Dopo il capolavoro di The Dark Side of the Moon, i Pink Floyd cambiarono gli ingredienti (ma non la copertina, sempre del gruppo Hipgnosis, con gli stuntman Danny Rodgers e Ronnie Rondell davanti agli studi Warner di Hollywood) e composero un album sincero e altamente biografico: molti sono infatti i riferimenti ad episodi o canzoni del passato, ma vi è anche la crescente insofferenza di Waters verso il successo. C’è una certa tristezza di fondo, che guarda sì ai tempi trascorsi con un pizzico di malinconia (ricordiamo che dopo l’abbandono forzato di Syd, i Pink Floyd attraversarono un momento di crisi specialmente dal punto di vista testuale) ma c’è anche la coscienza e la voglia di andare comunque avanti: questo è perciò un tributo autentico a colui che ha contribuito alla magnificenza e alla fama del gruppo londinese.

“Dopo il successo di Dark Side è stato abbastanza difficile sapere cosa fare dopo.[…]  Il tema di fondo deriva da “Shine On You Crazy Diamond”, soprattutto dagli ossessionanti accordi di chitarra di Dave, e dai testi di Roger. Questo tema è il senso di assenza, di non essere presente in una relazione o in una conversazione. […] Tutte le immagini si riferiscono ad un’assenza, in una forma o nell’altra. L’uomo che brucia è assente metaforicamente – troppo spaventato per essere presente, per non essere bruciato […]. La “stretta di mano” è tanto un gesto vuoto quanto un vero e proprio saluto”. (Powell and Thorgeson, Hipgnosis)

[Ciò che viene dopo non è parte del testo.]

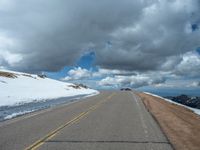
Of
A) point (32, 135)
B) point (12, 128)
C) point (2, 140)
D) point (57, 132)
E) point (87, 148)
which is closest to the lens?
point (87, 148)

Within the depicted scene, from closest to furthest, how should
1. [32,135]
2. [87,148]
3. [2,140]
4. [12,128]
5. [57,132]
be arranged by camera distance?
[87,148], [2,140], [32,135], [57,132], [12,128]

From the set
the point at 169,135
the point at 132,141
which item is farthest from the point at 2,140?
the point at 169,135

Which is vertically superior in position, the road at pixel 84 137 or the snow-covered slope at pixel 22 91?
the snow-covered slope at pixel 22 91

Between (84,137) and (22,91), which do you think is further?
(22,91)

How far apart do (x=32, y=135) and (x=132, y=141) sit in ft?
12.7

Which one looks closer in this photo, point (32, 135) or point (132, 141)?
point (132, 141)

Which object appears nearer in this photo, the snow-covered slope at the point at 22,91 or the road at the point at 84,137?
the road at the point at 84,137

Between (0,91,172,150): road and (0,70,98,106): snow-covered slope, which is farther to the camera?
(0,70,98,106): snow-covered slope

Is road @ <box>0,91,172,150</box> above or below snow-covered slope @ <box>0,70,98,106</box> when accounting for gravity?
below

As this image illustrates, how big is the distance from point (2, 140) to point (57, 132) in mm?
2560

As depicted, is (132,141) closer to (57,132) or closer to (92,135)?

La maestosa aria di sortita Shine on you crazy diamond” viene divisa in due parti e segna il battesimo ed il funerale di questa creatura discografica, dove vi è il solito magistrale connubio musicale tra Gilmour e Wright che si spalleggiano, accompagnati dal sax di Parry, fino alla dolcissima chiusura. Le canzoni nel mezzo sono indispensabili anche per godere appieno di quest’esperienza: si comincia con il rock “sintetizzato” di Welcome to the machine, una canzone imbevuta di quell’essenza psichedelica ed acustica tipica dei primi album di stampo barrettiano, mentre Have a cigar è il pezzo più ambiguo di questo repertorio, con una cinica atmosfera che presagire il futuro album Animals, contrassegnata anche dalla voce di Roy Harper (che nello stesso studio stava registrando HQ) e da un finale che improvvisamente si esaurisce, imprevedibile come la vita. C’è chi vuole vedere in alcune tracce una aspra requisitoria verso l’industria musicale, denunciata di inumanità: nonostante ciò, ineccepibile è l’influenza del fattore-Barrett all’interno di questo lavoro, soprattutto nell’intramontabile Wish you were here, una delle canzoni più conosciute e amate dei Pink Floyd: la sua esibizione alla loro effimera riunione per il Live 8 dopo la morte di Barrett è sicuramente uno dei momenti più genuini della musica (“running over the same old ground, what have we found? the same old fears – wish you were here“) e, perchè no, anche della storia stessa, che passa e si consuma, ma questa canzone difficilmente si può dimenticare.

Wish You Were Here è un capolavoro essenziale del rock, che suona come nessun altro album prima o dopo.